Publication year - 2017
Publication title -
journal of the american ceramic society
Language(s) - English
Resource type - Journals
SCImago Journal Rank - 0.9
H-Index - 196
eISSN - 1551-2916
pISSN - 0002-7820
DOI - 10.1111/jace.14856
Subject(s) - ferroelectricity , materials science , dielectric , metastability , phase (matter) , phase diagram , atmospheric temperature range , phase transition , ceramic , condensed matter physics , crystallography , thermodynamics , chemistry , optoelectronics , composite material , physics , organic chemistry
The structures and functional properties of Na 0.5 Bi 0.5 TiO 3 – x KNbO 3 (NBT‐xKN) solid solutions, with x in the range from 0.01 to 0.09, were investigated using a combination of high‐resolution synchrotron X‐ray powder diffraction (SXPD) and ferroelectric property measurements. For low KN contents, an irreversible transformation from cubic to rhombohedral phases was observed after the application of a high electric field, indicating that the polar nanoregions (PNRs) in the unpoled state can be transformed into metastable long‐range ordered ferroelectric domains in the poled state.

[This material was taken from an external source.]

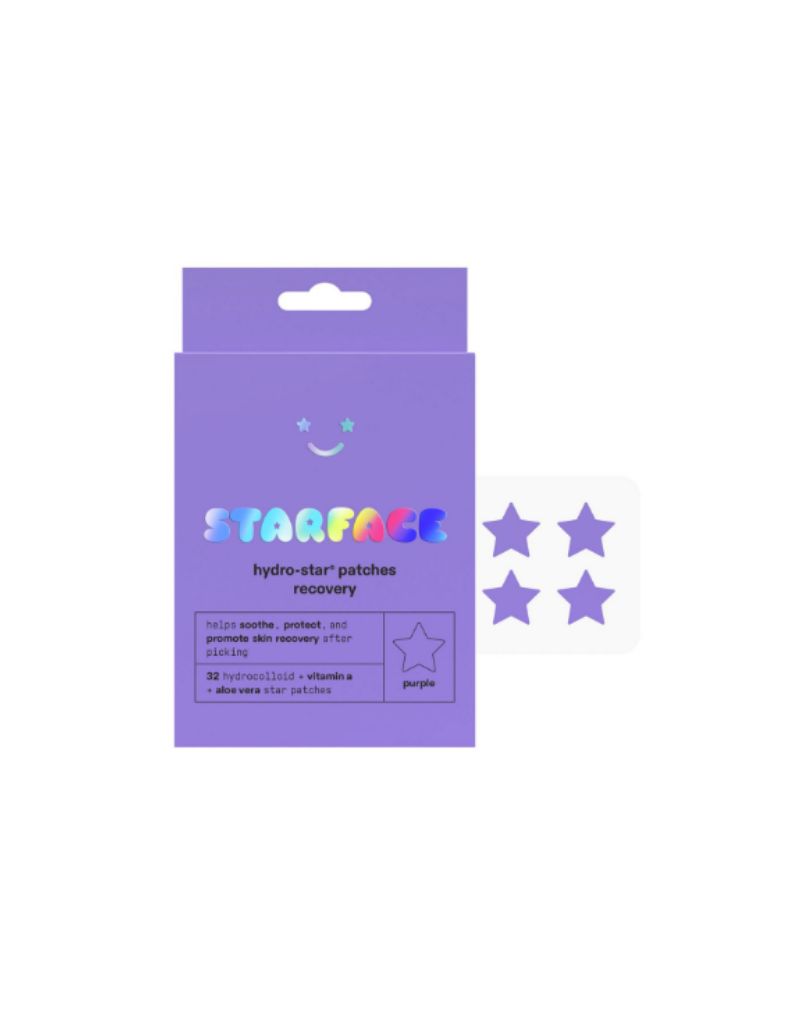 Starface Recovery Purple 32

In contrast, the near‐cubic phase of the unpoled ceramics was found to be remarkably stable and was retained on cooling to a temperature of −175°C. Upon heating, the field‐induced metastable ferroelectric rhombohedral phase transformed back to the nanopolar cubic state at the structural transformation temperature, T ST , which was determined as approximately 225°C and 125°C for KN contents of 3% and 5% respectively. For the field‐induced rhombohedral phase in the poled specimens, the pseudo‐cubic lattice parameter, a p , exhibited an anomalous reduction while the inter‐axial angle increased towards a value of 90° on heating, resulting in an overall increase in volume. The observed structural changes were correlated with the results of temperature‐dependent dielectric, ferroelectric and depolarization measurements, enabling the construction of a phase diagram to define the stable regions of the different ferroelectric phases as a function of composition and temperature.